Golden Parachute
A golden parachute is a contractual provision guaranteeing senior executives of a public company substantial compensation — typically including severance pay, accelerated vesting of equity awards, and continuation of benefits — upon termination of employment following a change of control.
Golden parachutes serve a dual function in U.S. corporate governance: they are designed to reduce management resistance to value-creating acquisitions by ensuring that senior executives are financially protected if the transaction results in their termination, while simultaneously creating a financial cost that modestly deters opportunistic acquirers by increasing the effective acquisition price.
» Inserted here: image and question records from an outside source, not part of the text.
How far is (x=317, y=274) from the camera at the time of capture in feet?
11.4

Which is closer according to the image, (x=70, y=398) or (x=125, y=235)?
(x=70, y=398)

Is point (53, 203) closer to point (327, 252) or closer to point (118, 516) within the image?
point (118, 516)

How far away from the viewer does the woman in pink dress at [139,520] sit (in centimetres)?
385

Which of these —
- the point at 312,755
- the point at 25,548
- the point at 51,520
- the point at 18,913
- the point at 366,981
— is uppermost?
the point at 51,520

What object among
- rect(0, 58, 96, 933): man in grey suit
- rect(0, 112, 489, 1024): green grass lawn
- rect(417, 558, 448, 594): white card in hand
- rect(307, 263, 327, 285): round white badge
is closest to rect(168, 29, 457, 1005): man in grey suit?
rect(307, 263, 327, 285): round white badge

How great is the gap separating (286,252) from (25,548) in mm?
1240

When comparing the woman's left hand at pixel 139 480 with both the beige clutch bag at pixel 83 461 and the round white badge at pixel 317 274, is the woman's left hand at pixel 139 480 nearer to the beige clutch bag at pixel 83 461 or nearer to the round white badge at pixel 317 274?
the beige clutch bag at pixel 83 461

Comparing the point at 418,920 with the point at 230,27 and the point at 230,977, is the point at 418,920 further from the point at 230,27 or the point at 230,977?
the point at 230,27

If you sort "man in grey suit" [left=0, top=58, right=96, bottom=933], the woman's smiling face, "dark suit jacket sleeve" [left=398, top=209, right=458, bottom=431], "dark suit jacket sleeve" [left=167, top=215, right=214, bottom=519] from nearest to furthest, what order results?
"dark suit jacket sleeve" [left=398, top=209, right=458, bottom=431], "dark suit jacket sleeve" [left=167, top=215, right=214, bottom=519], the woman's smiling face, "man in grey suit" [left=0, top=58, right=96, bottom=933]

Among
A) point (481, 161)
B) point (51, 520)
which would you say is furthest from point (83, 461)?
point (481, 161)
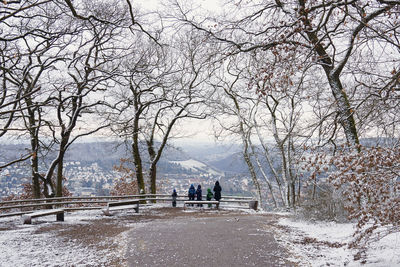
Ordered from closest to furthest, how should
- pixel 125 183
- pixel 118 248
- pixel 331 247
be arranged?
pixel 331 247
pixel 118 248
pixel 125 183

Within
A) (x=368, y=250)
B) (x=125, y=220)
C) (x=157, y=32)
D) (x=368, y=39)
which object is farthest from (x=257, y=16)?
(x=125, y=220)

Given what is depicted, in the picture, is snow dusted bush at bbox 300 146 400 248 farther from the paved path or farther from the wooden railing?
the wooden railing

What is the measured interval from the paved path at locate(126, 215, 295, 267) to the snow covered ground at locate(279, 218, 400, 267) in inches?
21.2

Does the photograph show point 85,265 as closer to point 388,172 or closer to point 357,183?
point 357,183

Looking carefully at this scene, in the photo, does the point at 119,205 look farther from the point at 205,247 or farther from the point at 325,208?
the point at 325,208

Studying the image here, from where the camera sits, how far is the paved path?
22.3 ft

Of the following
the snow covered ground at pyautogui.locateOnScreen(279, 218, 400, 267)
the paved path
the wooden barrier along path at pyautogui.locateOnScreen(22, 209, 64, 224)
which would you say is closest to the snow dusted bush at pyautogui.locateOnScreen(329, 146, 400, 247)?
the snow covered ground at pyautogui.locateOnScreen(279, 218, 400, 267)

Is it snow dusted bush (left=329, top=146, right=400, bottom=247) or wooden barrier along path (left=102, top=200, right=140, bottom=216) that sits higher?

The typical structure of a golden parachute involves a defined payout formula triggered by a double trigger: both a change of control and the executive's subsequent termination (actual or constructive) must occur before benefits are paid. Single-trigger arrangements, under which a change of control alone activates the payout regardless of whether the executive is terminated, are viewed more critically by institutional investors and proxy advisory firms as providing windfalls to executives who retain their positions under the new ownership.
The financial terms of golden parachutes vary widely but commonly include a cash severance payment of two to three times the executive's base salary and annual bonus, accelerated vesting of all unvested restricted stock and performance share awards, continuation of health insurance and other benefits for one to three years, and outplacement services. For top executives at large-cap companies, the aggregate golden parachute benefit can reach tens of millions of dollars.
The Internal Revenue Code imposes an excise tax — the Section 4999 golden parachute excise tax — on executives who receive change-of-control payments exceeding three times their average annual compensation from the prior five years. Payments above this threshold are subject to a 20% excise tax on the excess amount, in addition to ordinary income tax. Many golden parachute agreements include gross-up provisions under which the company reimburses the executive for the excise tax, though institutional investors and proxy advisory firms strongly oppose gross-up provisions as excessive.
SEC rules require detailed disclosure of golden parachute arrangements in proxy statements seeking shareholder approval of mergers. Under the Dodd-Frank Act, shareholders are entitled to a non-binding say-on-pay vote specifically on golden parachute compensation in the merger proxy, known as a say-on-golden-parachute vote. While these votes are advisory and non-binding, significant shareholder opposition can create reputational consequences and signal governance concerns.